Seit Monaten zieht sich nun schon der von der FAU Berlin geführte Tarifstreit im Kino Babylon Mitte. Doch auch nach mehreren Flugblattverteilungen und einem Boykottaufruf, zeigten sich die Geschäftsführer Tobias Hackel und Timmothy Grossman bislang unnachgiebig. Nun scheint Bewegung in den Konflikt zu kommen. Fragt sich nur, wohin die Reise gehen soll.
Ein Politkrimi allererster Güte
Die Skurrilitäten der politischen Verstrickungen um das Kino Babylon Mitte beginnen bereits mit der Vergabe des Lichtspielhauses. Das Konzept der heutigen Betreiber Tobias Hackel und Timmothy Grossman wurde eigentlich schon in der ersten Auswahlrunde abgelehnt. Doch nach wundersamen Nachbesserungen der Vergabekriterien hier und Änderungen im Bewerberkonzept dort, folgte schließlich die Vergabe an das Duo Grossman/Hackel, welches unter anderem Geschäftsbeziehungen zum damaligen Kultursenator Dr. Thomas Flierl (Die Linke) unterhält. Kaum verwunderlich, dass in Senatskreisen keine Eile zur Intervention in Sachen Arbeitsbedingungen im Babylon Mitte bestand. So verwiesen die verantwortlichen Stellen, gerade in der Hand der Berliner Linkspartei, gern non-chalant auf ihre Nicht-Zuständigkeit oder auf die Tarifautonomie.

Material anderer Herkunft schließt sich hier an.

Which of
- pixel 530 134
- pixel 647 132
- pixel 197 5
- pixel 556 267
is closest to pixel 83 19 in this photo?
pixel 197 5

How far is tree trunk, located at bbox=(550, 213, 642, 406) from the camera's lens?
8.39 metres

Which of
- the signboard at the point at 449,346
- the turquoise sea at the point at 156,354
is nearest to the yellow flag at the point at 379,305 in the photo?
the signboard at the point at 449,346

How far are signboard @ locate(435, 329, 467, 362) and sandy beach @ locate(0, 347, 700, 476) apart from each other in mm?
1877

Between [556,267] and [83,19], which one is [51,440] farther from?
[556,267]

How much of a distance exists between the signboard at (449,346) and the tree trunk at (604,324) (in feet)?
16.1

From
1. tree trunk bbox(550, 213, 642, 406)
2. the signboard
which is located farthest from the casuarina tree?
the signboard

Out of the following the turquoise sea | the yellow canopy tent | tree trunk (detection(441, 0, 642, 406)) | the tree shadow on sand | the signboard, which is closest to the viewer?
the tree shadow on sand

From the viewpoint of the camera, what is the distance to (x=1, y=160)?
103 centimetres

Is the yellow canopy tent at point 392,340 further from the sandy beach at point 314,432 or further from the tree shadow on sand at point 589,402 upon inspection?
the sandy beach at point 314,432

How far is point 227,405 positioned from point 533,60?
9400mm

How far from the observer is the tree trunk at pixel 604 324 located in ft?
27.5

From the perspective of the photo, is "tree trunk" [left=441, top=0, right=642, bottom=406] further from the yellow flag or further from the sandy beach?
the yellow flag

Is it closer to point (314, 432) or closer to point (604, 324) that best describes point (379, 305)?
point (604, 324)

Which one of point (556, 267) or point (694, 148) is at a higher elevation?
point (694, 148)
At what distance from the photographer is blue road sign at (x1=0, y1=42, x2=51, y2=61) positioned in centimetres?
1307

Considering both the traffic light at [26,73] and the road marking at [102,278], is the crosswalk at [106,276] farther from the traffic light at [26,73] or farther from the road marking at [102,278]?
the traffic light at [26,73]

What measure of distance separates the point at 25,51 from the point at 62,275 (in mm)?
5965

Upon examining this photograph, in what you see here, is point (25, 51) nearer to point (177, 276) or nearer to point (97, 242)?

Eine Erklärung, warum zwar Gelder an das Babylon vergeben werden, nicht aber kontrolliert wird, was mit diesen geschieht, obwohl ein entsprechender Senatsbeschluss existiert, blieb die Linke indes schuldig. Zudem hätte die „Neue Babylon GmbH“ beim Berliner Senat eine Erhöhung der Zuschüsse zur Deckung würdiger Löhne beantragen können, was aber ausblieb. Lieber versuchte man, sich mit knappen Finanzen aus der Bredouille herauszuwinden.
Taler, Taler du musst wandern
Dass sich Arbeitgeber gerne mit mangelnden Geldern aus der Affäre ziehen wollen, ist wohlbekannt. Im Falle Babylon Mitte kommt diese Ausrede allerdings einer Realsatire gleich. So sehr sich die Geschäftsleitung auch bemühte, sich in der Öffentlichkeit als bettelarme Betreiber eines alternativen Lichtspielhauses in teurer Citylage zu verkaufen, so sehr wurde gleichzeitig das Geld für Gerichtprozesse mit dem Betriebsrat, aktuellen wie ehemaligen Angestellten und für absurde Projekte wie dem Bau einer Terrasse mit beiden Händen zum Fenster hinausgeschmissen. Zudem wurde im Jahr 2008 der Gegenwert eines guten Drittels der öffentlichen Zuwendungen für die Gehaltszahlungen an die Geschäftsleitung verwandt. Dass da für die gemeinen Angestellten nicht mehr als Krumen vom großen Kuchen übrig bleiben, erklärt sich fast von selbst. Wohl um dieser Geisteshaltung Nachdruck zu verleihen, ließ die Geschäftsleitung im Jahr 2008 satte 30.000 Euro von den ihr zustehenden Geldern ungangestastet. Was auch immer der Grund dafür gewesen sein mag, es zeigt wie im Babylon gewirtschaftet wird. Diese Summe hätte Lohnerhöhungen sowie Feiertags- und Nachtzuschläge bereits abgedeckt.
Was genug ist, ist genug…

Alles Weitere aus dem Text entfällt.